__Task objective__: Copy out every line of the items that contains the string "region", treating case as significant.

__Stored data__:
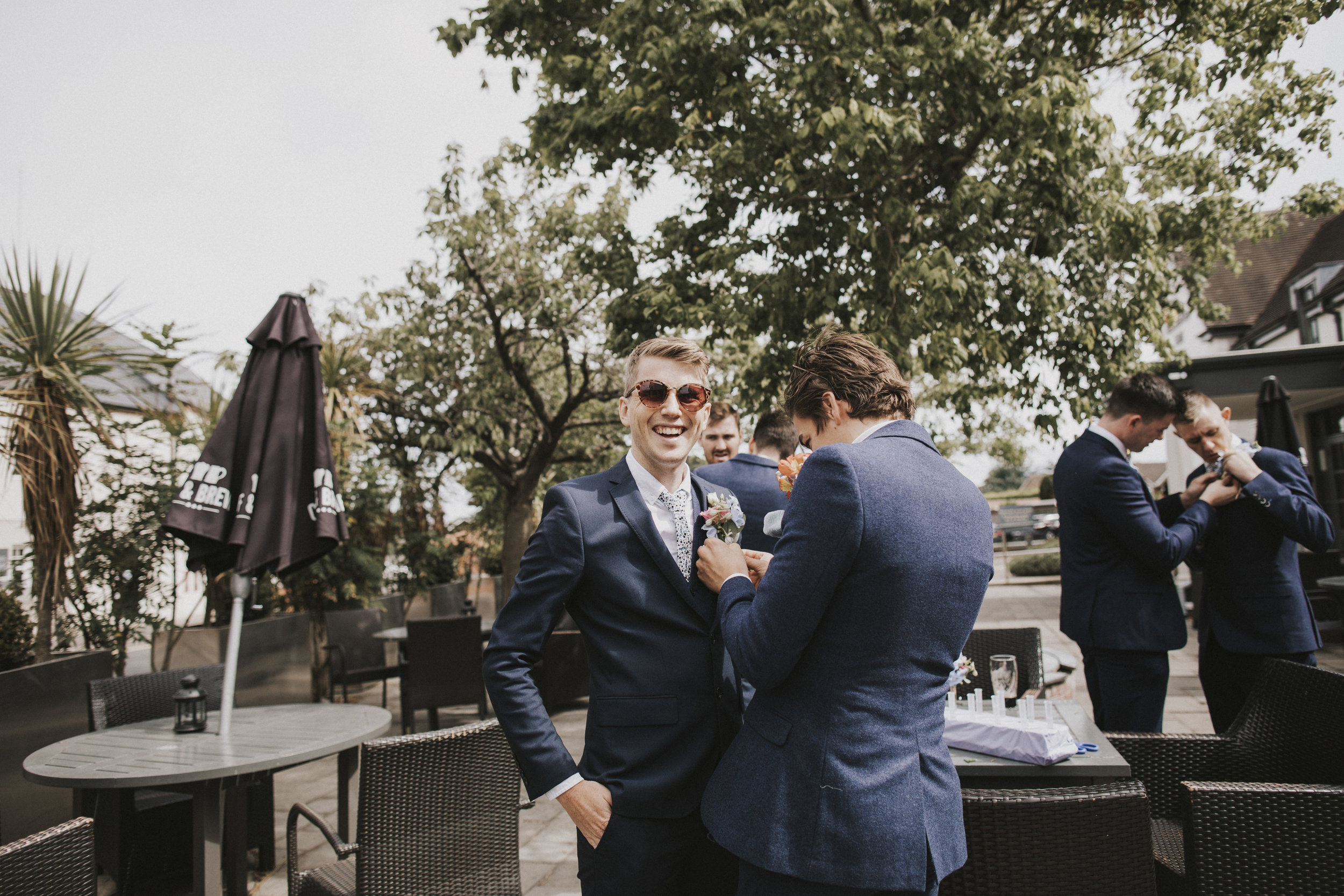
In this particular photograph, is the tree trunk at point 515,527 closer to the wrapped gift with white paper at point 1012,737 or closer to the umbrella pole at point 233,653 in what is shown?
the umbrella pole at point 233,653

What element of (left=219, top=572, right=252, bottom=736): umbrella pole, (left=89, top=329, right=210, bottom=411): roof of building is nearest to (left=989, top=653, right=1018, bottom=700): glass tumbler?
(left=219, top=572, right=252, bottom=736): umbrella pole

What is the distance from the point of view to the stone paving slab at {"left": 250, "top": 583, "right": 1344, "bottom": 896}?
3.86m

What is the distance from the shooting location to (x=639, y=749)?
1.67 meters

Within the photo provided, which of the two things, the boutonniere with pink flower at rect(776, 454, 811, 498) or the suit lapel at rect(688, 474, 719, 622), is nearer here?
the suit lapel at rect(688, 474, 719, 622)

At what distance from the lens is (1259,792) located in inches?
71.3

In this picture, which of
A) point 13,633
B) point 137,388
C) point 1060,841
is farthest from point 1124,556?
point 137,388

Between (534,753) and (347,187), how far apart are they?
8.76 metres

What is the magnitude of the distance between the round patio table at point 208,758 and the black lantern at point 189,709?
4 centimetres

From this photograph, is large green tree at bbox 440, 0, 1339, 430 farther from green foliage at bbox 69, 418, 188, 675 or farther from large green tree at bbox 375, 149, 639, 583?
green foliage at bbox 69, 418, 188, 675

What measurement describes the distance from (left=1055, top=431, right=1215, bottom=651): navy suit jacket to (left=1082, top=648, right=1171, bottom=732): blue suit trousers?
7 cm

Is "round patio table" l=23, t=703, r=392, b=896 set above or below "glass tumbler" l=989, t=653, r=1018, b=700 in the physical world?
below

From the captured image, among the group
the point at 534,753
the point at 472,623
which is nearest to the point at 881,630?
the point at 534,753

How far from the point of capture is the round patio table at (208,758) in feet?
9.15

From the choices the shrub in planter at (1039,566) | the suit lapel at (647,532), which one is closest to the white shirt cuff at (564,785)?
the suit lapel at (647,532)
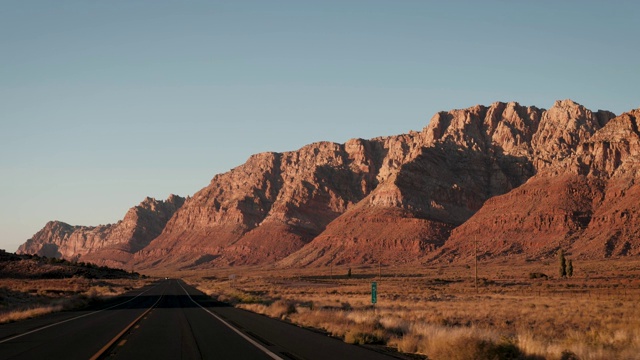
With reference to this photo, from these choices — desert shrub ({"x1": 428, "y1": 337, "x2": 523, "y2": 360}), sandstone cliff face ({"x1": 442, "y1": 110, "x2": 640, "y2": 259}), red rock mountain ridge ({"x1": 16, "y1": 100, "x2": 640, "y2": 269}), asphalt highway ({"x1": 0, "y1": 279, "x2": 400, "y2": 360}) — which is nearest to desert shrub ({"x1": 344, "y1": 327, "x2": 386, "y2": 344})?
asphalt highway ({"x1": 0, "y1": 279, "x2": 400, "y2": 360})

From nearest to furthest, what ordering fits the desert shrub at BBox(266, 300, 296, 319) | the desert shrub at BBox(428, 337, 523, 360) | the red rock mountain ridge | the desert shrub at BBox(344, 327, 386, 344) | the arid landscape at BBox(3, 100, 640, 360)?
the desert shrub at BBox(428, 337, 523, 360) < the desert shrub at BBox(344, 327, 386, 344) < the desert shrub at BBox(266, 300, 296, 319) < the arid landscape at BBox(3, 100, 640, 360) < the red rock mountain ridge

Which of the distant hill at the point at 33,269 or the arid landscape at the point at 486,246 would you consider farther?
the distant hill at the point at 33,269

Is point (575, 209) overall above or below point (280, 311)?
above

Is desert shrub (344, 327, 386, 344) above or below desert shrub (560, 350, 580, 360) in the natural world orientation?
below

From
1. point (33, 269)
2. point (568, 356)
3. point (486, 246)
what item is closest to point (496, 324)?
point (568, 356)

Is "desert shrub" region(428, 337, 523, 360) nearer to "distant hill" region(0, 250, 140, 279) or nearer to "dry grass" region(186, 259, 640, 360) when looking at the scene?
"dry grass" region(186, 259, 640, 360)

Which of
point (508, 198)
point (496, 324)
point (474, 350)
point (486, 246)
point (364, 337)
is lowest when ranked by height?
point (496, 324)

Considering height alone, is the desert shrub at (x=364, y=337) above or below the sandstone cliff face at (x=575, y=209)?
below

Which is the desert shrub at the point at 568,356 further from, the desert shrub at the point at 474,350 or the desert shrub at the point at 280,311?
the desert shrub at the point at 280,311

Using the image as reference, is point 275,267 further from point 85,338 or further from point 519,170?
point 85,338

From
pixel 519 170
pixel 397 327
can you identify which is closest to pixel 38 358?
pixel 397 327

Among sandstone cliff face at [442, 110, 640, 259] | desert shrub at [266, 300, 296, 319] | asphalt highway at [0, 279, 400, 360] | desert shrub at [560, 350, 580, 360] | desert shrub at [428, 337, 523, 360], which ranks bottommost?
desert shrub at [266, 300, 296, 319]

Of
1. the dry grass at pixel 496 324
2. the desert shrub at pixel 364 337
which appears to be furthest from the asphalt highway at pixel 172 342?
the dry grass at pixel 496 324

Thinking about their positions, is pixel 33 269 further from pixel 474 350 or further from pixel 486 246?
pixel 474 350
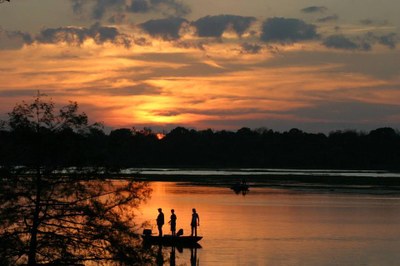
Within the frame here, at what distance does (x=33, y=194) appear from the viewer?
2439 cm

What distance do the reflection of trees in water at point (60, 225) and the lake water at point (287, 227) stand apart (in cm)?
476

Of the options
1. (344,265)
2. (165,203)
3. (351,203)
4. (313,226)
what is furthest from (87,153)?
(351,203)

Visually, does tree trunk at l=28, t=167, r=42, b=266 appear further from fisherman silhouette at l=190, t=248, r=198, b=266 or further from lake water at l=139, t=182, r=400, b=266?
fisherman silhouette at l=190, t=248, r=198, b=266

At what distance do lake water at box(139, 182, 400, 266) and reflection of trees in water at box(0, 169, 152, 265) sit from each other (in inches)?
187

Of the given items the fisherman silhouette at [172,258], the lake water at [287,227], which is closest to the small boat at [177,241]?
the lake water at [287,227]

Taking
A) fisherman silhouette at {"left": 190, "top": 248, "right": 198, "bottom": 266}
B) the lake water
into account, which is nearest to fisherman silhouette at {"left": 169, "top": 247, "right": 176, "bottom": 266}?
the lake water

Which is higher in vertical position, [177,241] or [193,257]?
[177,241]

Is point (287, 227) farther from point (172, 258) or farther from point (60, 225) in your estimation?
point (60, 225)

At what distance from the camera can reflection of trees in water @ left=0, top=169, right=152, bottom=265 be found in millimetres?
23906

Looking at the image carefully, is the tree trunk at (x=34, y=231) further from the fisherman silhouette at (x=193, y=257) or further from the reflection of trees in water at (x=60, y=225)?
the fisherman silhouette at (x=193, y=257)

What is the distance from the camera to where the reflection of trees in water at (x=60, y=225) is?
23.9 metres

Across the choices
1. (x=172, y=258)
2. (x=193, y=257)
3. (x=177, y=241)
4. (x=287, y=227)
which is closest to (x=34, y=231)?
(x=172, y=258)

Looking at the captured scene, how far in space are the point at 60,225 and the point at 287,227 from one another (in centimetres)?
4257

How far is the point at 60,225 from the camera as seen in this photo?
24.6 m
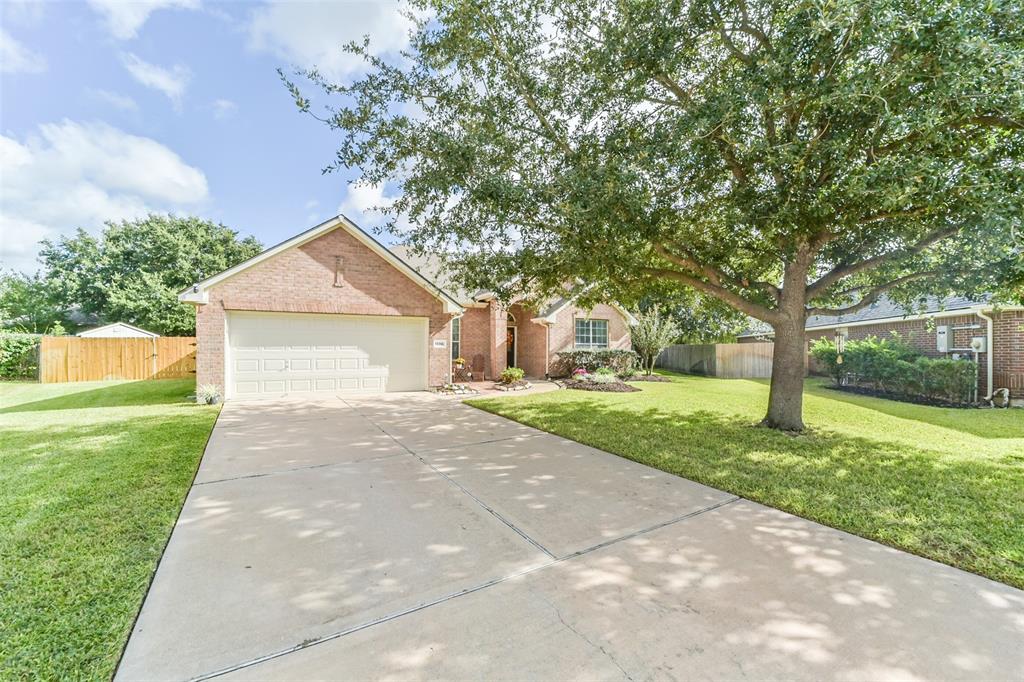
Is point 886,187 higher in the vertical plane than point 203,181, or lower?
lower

__Complete answer__:
Is "desert shrub" region(428, 337, 523, 360) nearer to "distant hill" region(0, 250, 140, 279) or nearer to "dry grass" region(186, 259, 640, 360) when looking at the scene?
"dry grass" region(186, 259, 640, 360)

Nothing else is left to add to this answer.